ESERCIZIO A -
Rispondi in base al testo sui reati contro il patrimonio culturale riportato più sotto:
(i) Che numero ha la sentenza della Sezione III del 28 aprile 2025?
(ii) Quale legge ha introdotto nel codice penale il Titolo VIII-bis?
(iii) In quale città è stata data alle fiamme "La Venere degli stracci"?

La Suprema Corte ha già chiarito con la recente sentenza della Sezione III, 28 aprile 2025, n. 16096, relativa al caso distruzione incendiaria dell’opera “La Venere degli stracci” di Michelangelo Pistoletto, data alle fiamme in piazza a Napoli che il requisito della “culturalità” di un bene non richiede necessariamente un formale provvedimento amministrativo, ma può essere desunto dalle caratteristiche oggettive del bene stesso: valore comunicativo, tipologia, localizzazione, rarità, fama dell’artista, proprietà pubblica.
La Cassazione ha ribadito che la distruzione di un’opera d’arte contemporanea, anche se non vincolata, è penalmente rilevante se essa possiede i requisiti oggettivi di bene culturale ai sensi degli artt. 2, 10 e 11 D.Lgs. 42/2004 e dell’art. 518-duodecies c.p.
Anche rompere una sedia ricoperta di cristalli, pertanto, è condotta prevista e punita dal Codice Penale.
L’episodio, apparentemente marginale, visto che l’artista è vivente e l’opera può essere riparata o ricreata, riporta però al centro il tema della fragilità materiale del patrimonio culturale e della necessità di una tutela penale non più limitata al danno istantaneo, ma estesa anche alle condotte più insidiose e durature come la dispersione, l’uso illecito e lo smembramento di archivi, biblioteche, collezioni o libri antichi[3] e alla lettura della norma che punisce plurime condotte e si presta a fuorvianti interpretazioni.
La legge 9 marzo 2022, n. 22 ha introdotto nel codice penale il Titolo VIII-bis, dedicato ai reati contro il patrimonio culturale, e in particolare l’art. 518-duodecies c.p., che punisce la distruzione, dispersione, deterioramento, deturpamento, imbrattamento e uso illecito di beni culturali o paesaggistici.

ELENCO ESTRATTO -
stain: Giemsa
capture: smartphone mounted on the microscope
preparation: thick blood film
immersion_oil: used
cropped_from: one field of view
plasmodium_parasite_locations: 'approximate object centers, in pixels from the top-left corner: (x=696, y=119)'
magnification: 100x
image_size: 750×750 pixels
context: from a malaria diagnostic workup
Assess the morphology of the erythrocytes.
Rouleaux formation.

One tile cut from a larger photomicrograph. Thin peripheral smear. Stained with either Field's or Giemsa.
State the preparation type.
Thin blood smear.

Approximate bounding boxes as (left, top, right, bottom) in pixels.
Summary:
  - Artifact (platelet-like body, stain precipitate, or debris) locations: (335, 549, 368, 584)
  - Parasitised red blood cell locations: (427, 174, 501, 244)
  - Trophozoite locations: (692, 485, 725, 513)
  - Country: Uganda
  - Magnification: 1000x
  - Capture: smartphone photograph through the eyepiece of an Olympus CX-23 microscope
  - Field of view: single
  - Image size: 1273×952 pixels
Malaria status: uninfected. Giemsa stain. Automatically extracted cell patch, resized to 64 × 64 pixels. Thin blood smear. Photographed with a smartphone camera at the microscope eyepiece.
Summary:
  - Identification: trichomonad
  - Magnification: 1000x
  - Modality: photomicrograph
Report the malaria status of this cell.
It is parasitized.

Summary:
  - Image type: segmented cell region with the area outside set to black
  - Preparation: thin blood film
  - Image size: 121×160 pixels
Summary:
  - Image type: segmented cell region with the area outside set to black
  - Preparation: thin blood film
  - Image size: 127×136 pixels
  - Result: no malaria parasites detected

ESERCIZIO B - Ricopia senza modifiche l'elenco riportato sopra, partendo dalla prima riga e arrivando alla riga che contiene "Rouleaux formation.", inclusa.

SOLUZIONE SCRITTA A -
(i) 16096.
(ii) La legge 9 marzo 2022, n. 22.
(iii) Napoli.

SOLUZIONE SCRITTA B -
stain: Giemsa
capture: smartphone mounted on the microscope
preparation: thick blood film
immersion_oil: used
cropped_from: one field of view
plasmodium_parasite_locations: 'approximate object centers, in pixels from the top-left corner: (x=696, y=119)'
magnification: 100x
image_size: 750×750 pixels
context: from a malaria diagnostic workup
Assess the morphology of the erythrocytes.
Rouleaux formation.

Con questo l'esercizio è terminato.